There is a lot of chatting going on in corporate America these days, but not everyone is speaking the same language.
Group chat has been part of the startup culture for years. Young companies with young staff, particularly engineers in Silicon Valley, embrace it as an easy and effective way to communicate and collaborate, but they are hardly the first pioneers.
CompuServe was established as an independent company in 1979 and dominated the 1980's for chat and a host of other early online services. The popular IRC (Internet Relay Chat) and ICB (Internet Citizen's Band) protocols both date from the late 1980s, while one-time chat champion Yahoo Messenger made its debut in 1997.
Typically, chat was popular among technical teams, but was not officially sanctioned. (Ironically, IT employees were often part of those technical teams.)
All that has changed in the past few years as chat has gone mainstream. Slack is currently leading the latest charge, with Microsoft Teams aiming to capture some of Slack's audience. Atlassian, Basecamp, ChatWork and Cisco also have chat offerings in the mix, among many other players.
As group chat infiltrates large corporations, the IT department faces the prospect of how, or even whether, to manage these programs as formal collaboration tools. Should IT pick one program to standardize across the company, or let each department or business unit choose its own tool? How much control should IT assert?
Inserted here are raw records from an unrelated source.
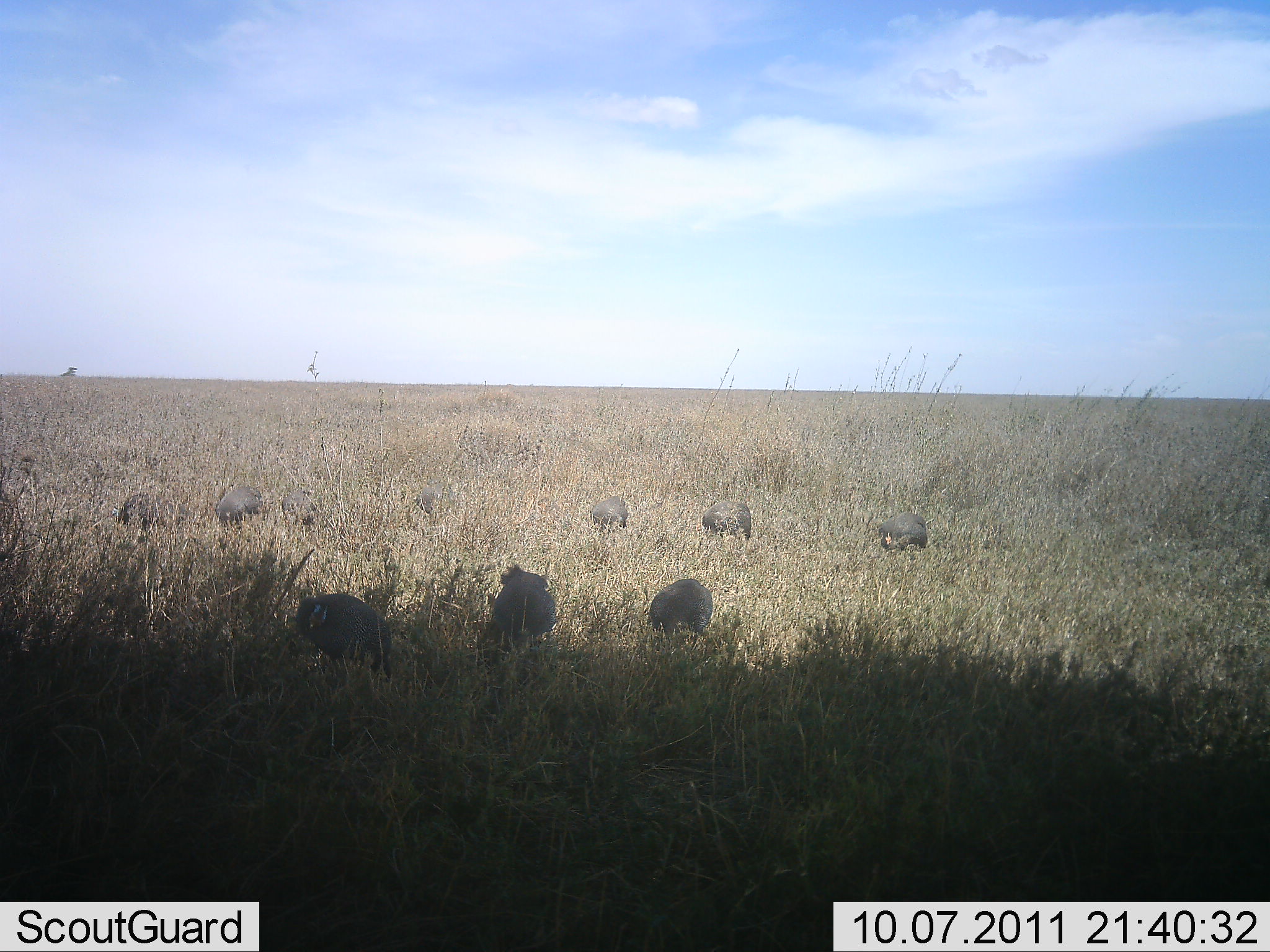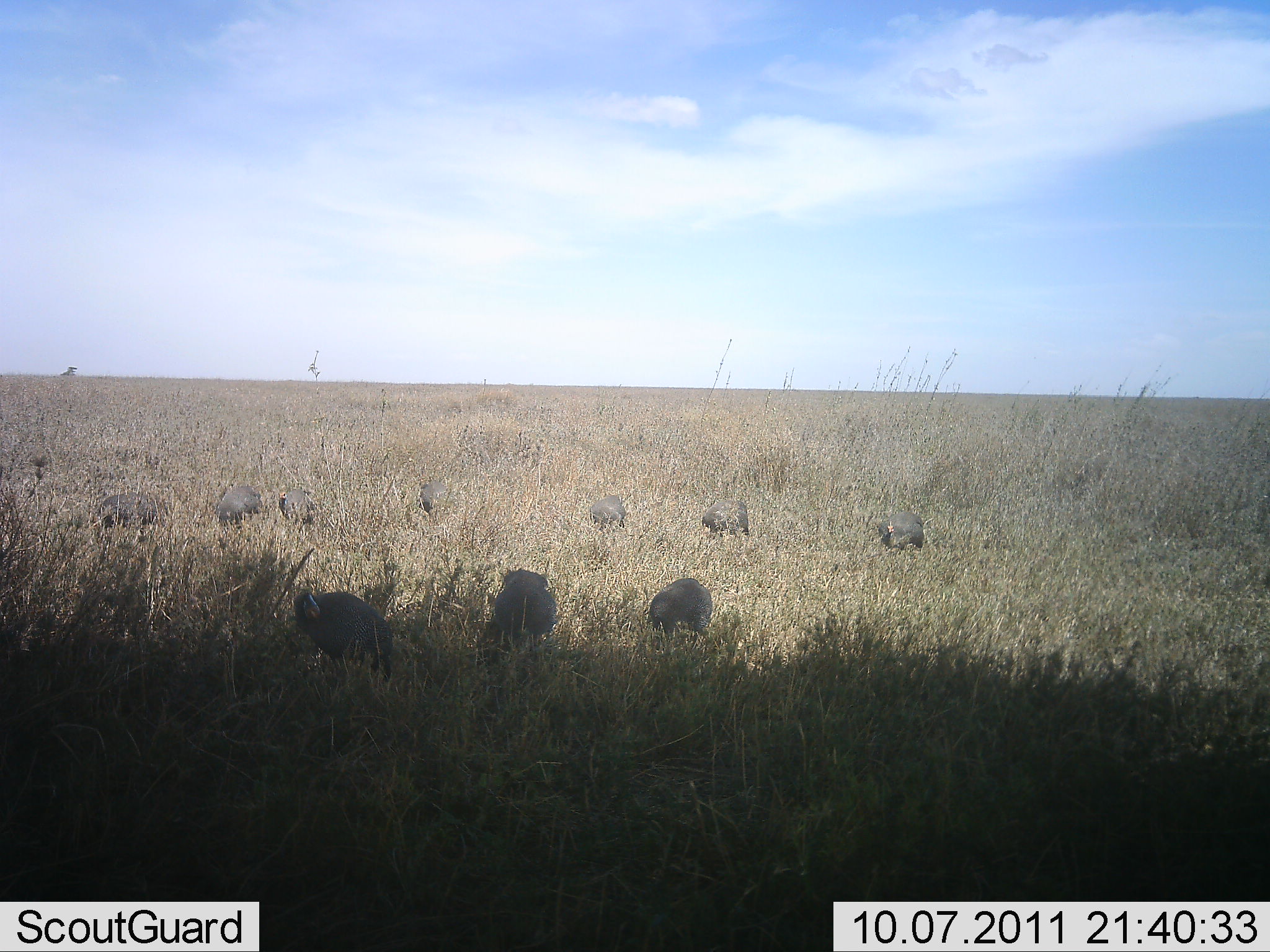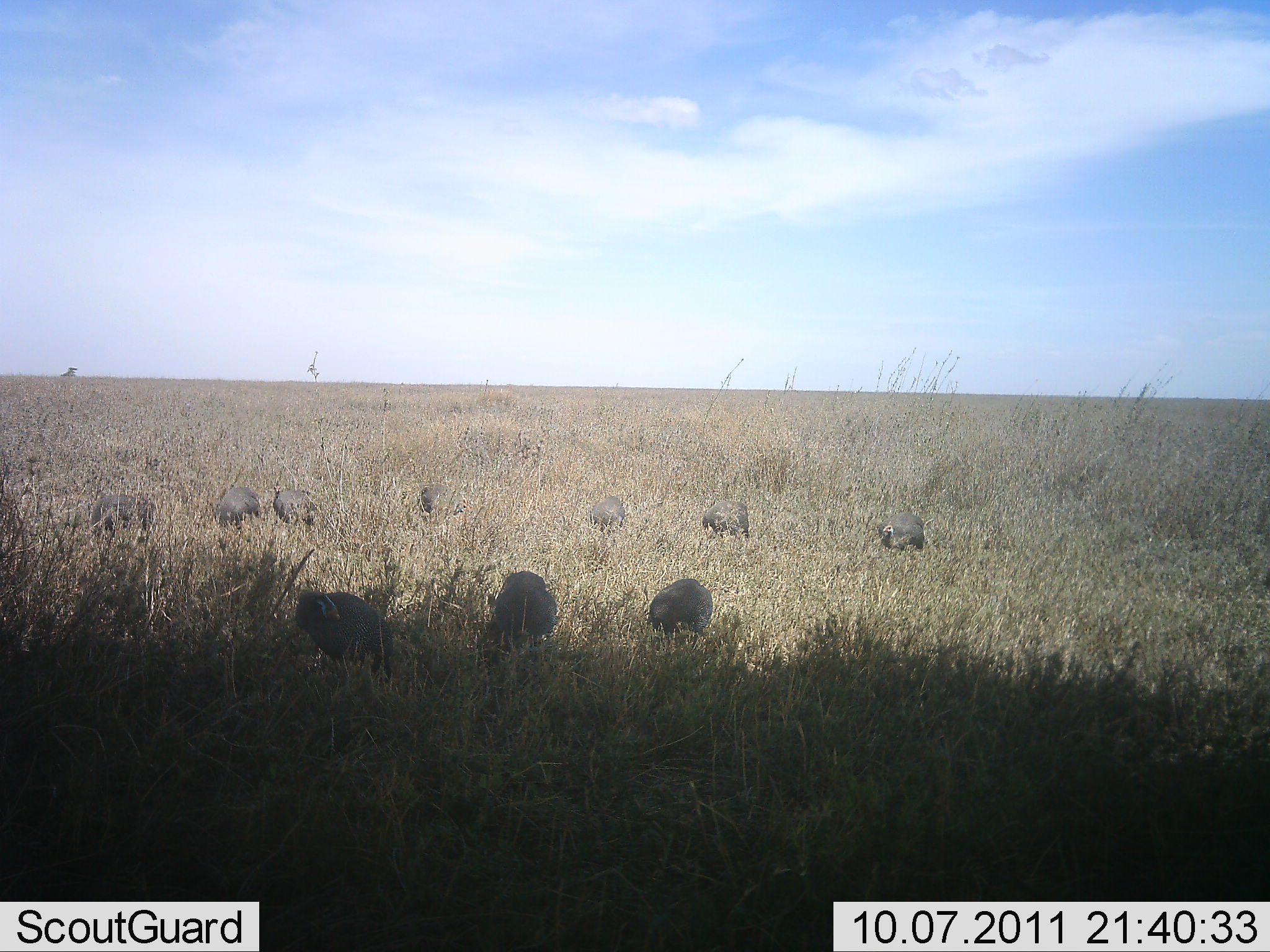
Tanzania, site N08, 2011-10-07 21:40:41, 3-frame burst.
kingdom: Animalia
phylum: Chordata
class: Aves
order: Galliformes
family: Numididae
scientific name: Numididae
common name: guinea fowl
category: guineafowl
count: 10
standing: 38%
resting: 0%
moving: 15%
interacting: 0%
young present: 0%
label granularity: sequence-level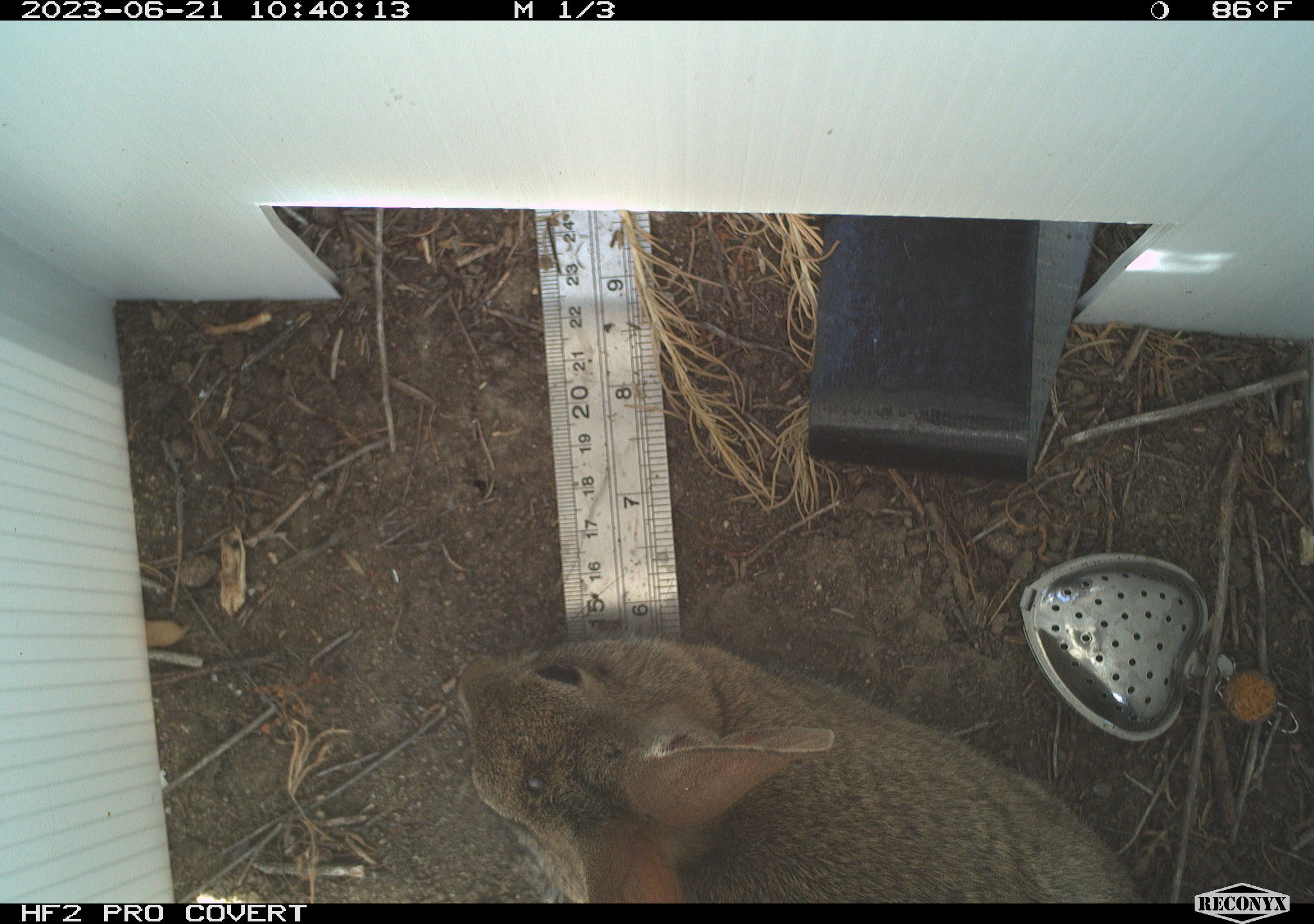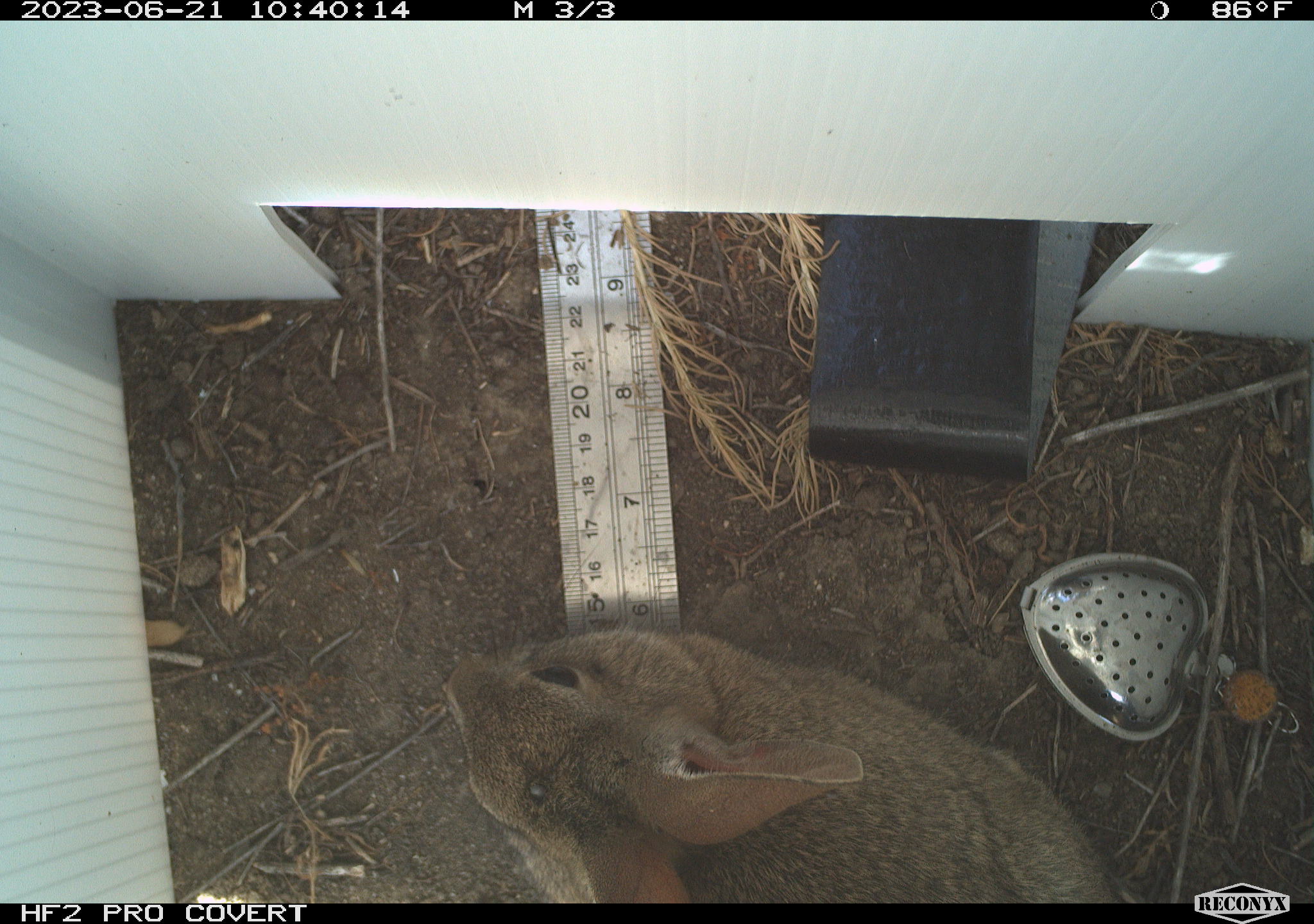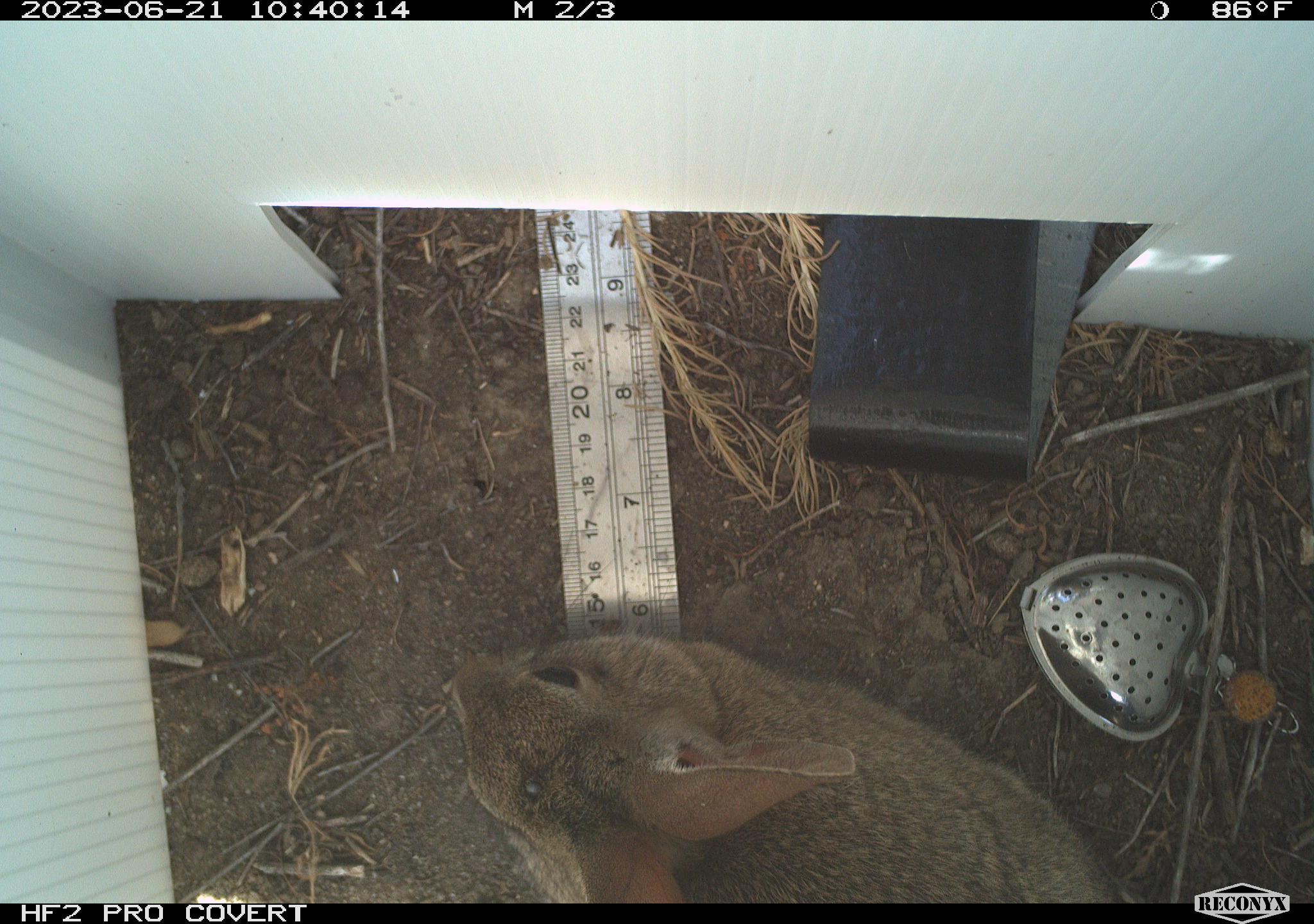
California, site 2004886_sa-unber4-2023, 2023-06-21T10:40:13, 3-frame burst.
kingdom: Animalia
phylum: Chordata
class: Mammalia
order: Lagomorpha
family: Leporidae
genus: Sylvilagus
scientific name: Sylvilagus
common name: cottontail rabbits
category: sylvilagus species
Sylvilagus species (cottontail rabbits) (Sylvilagus).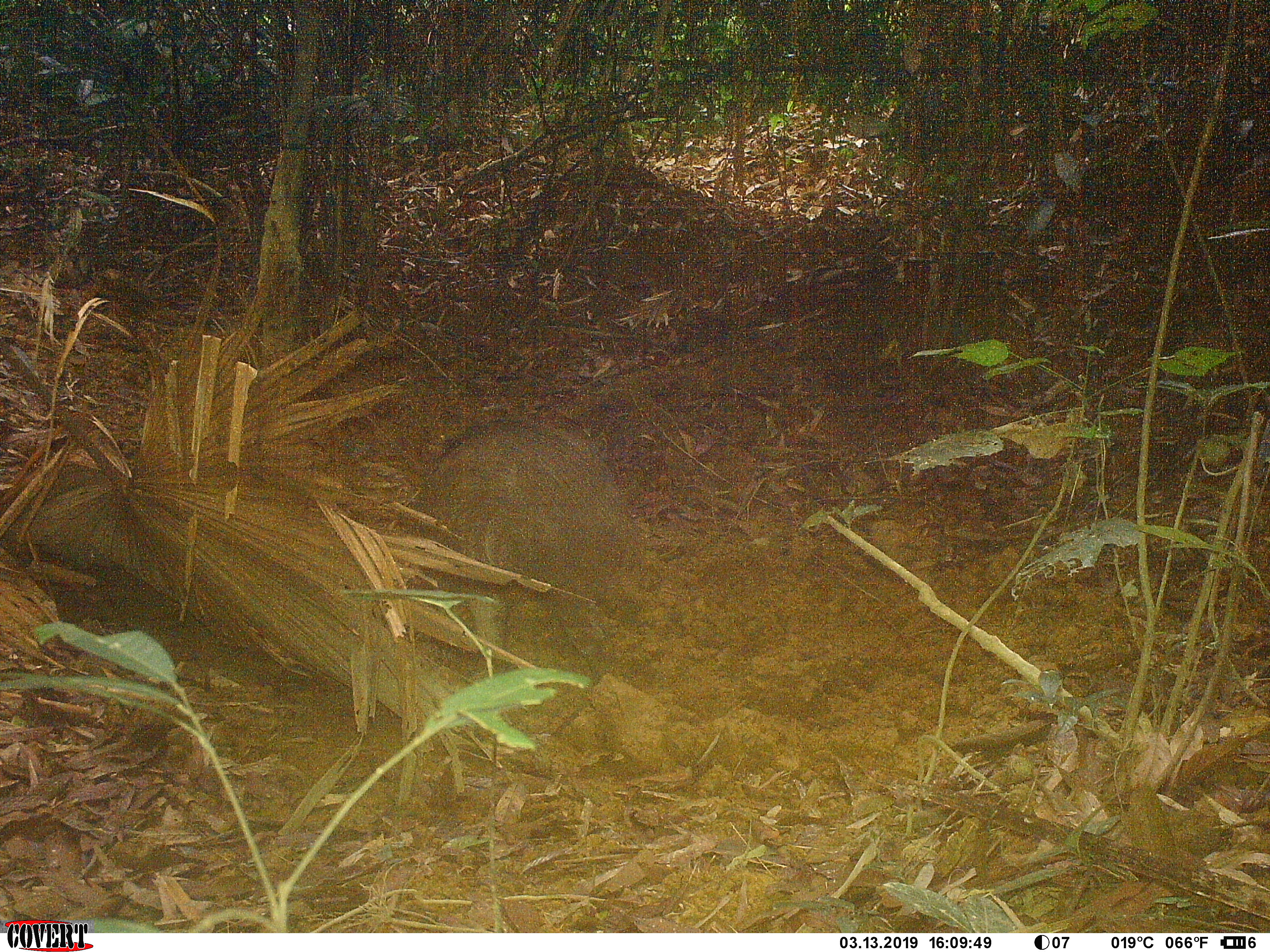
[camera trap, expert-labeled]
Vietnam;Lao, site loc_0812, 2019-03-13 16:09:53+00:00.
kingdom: Animalia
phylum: Chordata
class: Mammalia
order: Artiodactyla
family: Suidae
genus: Sus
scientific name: Sus scrofa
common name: eurasian wild pig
Eurasian wild pig (Sus scrofa). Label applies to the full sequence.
How can it maintain compliance without sapping productivity?
While there's broad agreement that group chat can be a productive collaboration and communications tool, there is also the potential for abuse. "It's called 'Slack' for a reason, right?" quips Andrei Soroker, CEO and founder of Sameroom, a product that aims to connect various chat programs together. "It plays into this idea that you can slack off more efficiently."
In reality, Slack's name evolved from the acronym for "searchable log of all conversation and knowledge," but Soroker's larger point is one shared among many enterprise teams -- group chat can be a powerful collaboration tool, or powerfully distracting.